Search code examples
matlabcell-array

Finding string in cell array of cell arrays


Using Matlab, say that we have a cell array of cell arrays. For example:

C = { {'hello' 'there' 'friend'}, {'do' 'say' 'hello'}, {'or' 'maybe' 'not'} }

I would like to find the index of all of the cell arrays in C that contain the string 'hello'. In this case, I would expect 1 and 2, because the 1st cell array has 'hello' in the first slot and the 2nd cell array has it in the third slot.

This would be quite a bit easier I imagine using a matrix (a simple find) but for educational purposes, I'd like to learn the process using a cell array of cell arrays as well.

Many thanks in advance.


Solution

  • Straight-forward Approaches

    With arrayfun -

    out = find(arrayfun(@(n) any(strcmp(C{n},'hello')),1:numel(C)))
    

    With cellfun -

    out = find(cellfun(@(x) any(strcmp(x,'hello')),C))
    

    Alternative Approach

    You can adopt a new approach that translates the input of cell array of cell arrays of strings to cell array of strings, thus reducing one level "cell hierarchy". Then, it performs strcmp and thus avoids cellfun or arrayfun, which might make it faster than earlier listed approaches.
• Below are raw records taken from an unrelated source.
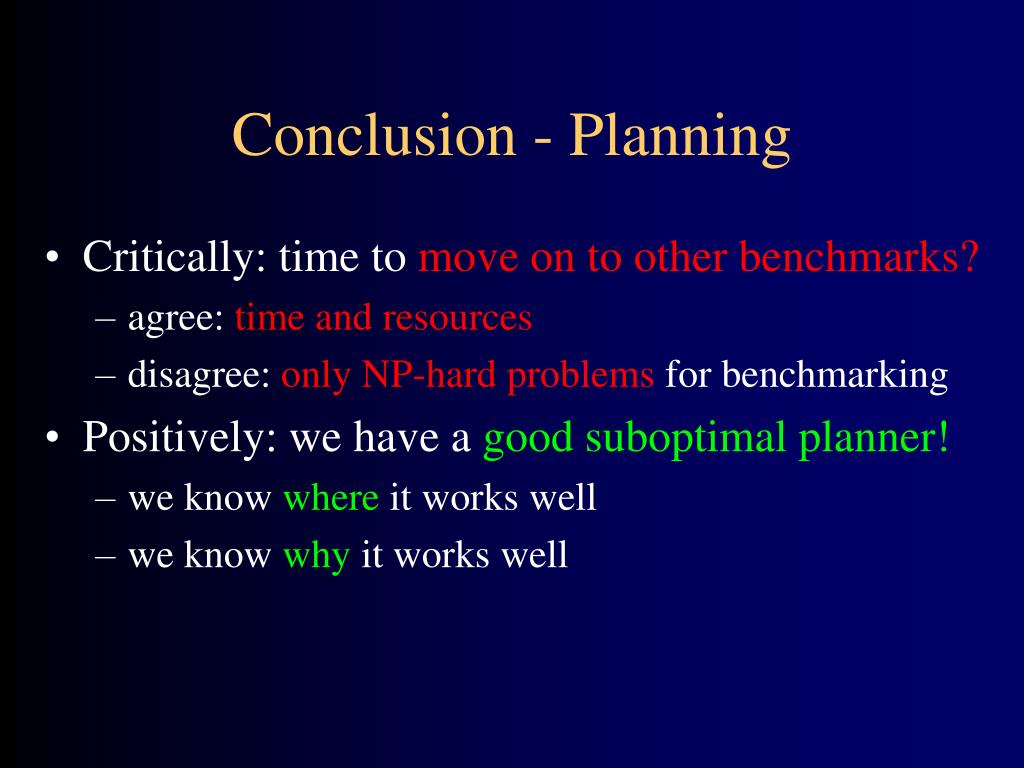 Conclusion - Planning

• Critically: time to move on to other benchmarks?
– agree: time and resources
– disagree: only NP-hard problems for benchmarking
• Positively: we have a good suboptimal planner!
– we know where it works well
– we know why it works well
Please note that this approach would make more sense from performance point of view, if the number of cells in each cell of the input cell array don't vary a lot, since that translation leads to a 2D cell array with empty cells filling up empty places.

    Here's the implementation -

    %// Convert cell array of cell ararys to a cell array of strings, i.e.
    %// remove one level of "cell hierarchy"
    lens = cellfun('length',C)
    max_lens = max(lens) 
    C1 = cell(max_lens,numel(C))
    C1(bsxfun(@le,[1:max_lens]',lens)) = [C{:}]  %//'
    
    %// Use strsmp without cellfun and this might speed it up
    out = find(any(strcmp(C1,'hello'),1))
    

    Explanation:

    [1] Convert cell array of cell arrays of strings to cell array of strings:

    C = { {'hello' 'there' 'friend'}, {'do' 'hello'}, {'or' 'maybe' 'not'} }
    

    gets converted to

    C1 = {
        'hello'     'do'       'or'   
        'there'     'hello'    'maybe'
        'friend'         []    'not'  }
    

    [2] For each column find if there's any string hello and find those column IDs as the final output.